Oui, c’est encore une série de clins d’œil sans grand fond entre eux, mais ce ne sont pas ces références à la culture pop des années 80, toujours commercialisables, qui apparaissent habituellement dans ce genre de films. Au contraire, c’est une longue lettre d’amour, pleine d’affection et souvent hilarante, adressée au cinéma américain classique, ce qui est rare dans un film pour enfants.
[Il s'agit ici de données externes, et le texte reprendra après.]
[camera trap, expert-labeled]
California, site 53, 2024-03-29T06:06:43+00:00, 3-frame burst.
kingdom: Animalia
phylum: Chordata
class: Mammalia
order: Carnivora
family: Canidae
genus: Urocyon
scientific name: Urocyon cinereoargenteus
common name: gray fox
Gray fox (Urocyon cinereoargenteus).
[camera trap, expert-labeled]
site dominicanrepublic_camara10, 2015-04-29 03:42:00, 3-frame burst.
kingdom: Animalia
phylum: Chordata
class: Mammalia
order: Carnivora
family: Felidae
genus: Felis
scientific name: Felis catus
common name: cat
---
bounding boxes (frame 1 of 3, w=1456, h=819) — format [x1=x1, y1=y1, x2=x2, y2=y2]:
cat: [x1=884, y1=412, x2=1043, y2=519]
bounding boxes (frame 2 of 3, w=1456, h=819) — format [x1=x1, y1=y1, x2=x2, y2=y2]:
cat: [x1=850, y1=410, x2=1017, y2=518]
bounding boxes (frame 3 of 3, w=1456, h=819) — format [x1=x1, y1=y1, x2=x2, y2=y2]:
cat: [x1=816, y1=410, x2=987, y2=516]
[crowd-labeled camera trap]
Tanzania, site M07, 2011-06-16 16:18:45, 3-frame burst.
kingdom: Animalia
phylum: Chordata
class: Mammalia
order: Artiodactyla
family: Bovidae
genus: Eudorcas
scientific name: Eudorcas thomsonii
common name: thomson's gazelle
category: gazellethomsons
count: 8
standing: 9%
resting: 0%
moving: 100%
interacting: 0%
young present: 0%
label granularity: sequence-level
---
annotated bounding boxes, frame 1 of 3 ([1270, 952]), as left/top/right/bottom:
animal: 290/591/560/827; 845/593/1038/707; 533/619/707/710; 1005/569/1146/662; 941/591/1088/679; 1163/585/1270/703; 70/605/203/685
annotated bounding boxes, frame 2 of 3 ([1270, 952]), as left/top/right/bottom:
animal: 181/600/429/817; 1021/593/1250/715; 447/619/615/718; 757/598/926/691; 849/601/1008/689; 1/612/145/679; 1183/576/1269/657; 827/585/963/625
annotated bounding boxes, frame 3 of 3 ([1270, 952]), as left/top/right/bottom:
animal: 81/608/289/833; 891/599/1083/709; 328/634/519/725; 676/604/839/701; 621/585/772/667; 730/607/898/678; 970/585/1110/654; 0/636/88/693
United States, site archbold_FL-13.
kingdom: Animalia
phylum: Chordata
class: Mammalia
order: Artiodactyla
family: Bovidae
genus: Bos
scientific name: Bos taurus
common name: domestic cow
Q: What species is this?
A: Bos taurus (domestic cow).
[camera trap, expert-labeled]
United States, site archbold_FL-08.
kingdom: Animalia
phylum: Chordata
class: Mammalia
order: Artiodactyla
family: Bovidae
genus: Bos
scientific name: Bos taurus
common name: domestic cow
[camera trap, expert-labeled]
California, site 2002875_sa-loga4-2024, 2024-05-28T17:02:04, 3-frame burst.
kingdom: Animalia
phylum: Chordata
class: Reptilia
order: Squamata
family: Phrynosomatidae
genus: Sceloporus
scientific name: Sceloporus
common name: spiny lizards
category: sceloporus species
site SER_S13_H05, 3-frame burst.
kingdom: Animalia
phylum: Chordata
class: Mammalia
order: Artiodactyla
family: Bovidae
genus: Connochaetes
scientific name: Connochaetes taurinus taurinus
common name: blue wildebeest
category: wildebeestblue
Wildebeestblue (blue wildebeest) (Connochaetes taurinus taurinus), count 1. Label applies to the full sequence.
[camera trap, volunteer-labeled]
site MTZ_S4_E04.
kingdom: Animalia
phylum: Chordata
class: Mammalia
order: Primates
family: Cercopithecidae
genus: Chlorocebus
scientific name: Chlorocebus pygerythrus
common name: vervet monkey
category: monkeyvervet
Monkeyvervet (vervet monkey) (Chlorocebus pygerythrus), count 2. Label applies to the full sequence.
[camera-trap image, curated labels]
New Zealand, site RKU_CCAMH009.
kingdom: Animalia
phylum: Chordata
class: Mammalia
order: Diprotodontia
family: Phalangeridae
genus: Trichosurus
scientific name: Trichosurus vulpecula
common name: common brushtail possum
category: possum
Quiconque regarde la première moitié du film, qui dépeint cet Hollywood d’avant la Grande Dépression avec tant de dévotion et de romantisme, va sûrement développer un certain intérêt ou une curiosité pour cette époque, et si un enfant devient cinéphile en regardant un film des Minions, alors ce film aura largement valu le coup.

Minions & Monsters

Malheureusement, juste au moment où ça pourrait devenir particulièrement intéressant, et même émouvant au-delà d’une simple rafale de clins d’œil, l’histoire prend des tournants vraiment bizarres, certains personnages sont laissés de côté et de nouveaux personnages sont introduits qui semblent complètement hors de propos (et certains anachroniques, comme cette représentation de la science-fiction pulp datant de quelques décennies plus tôt), et ça se transforme en un film bien plus conventionnel.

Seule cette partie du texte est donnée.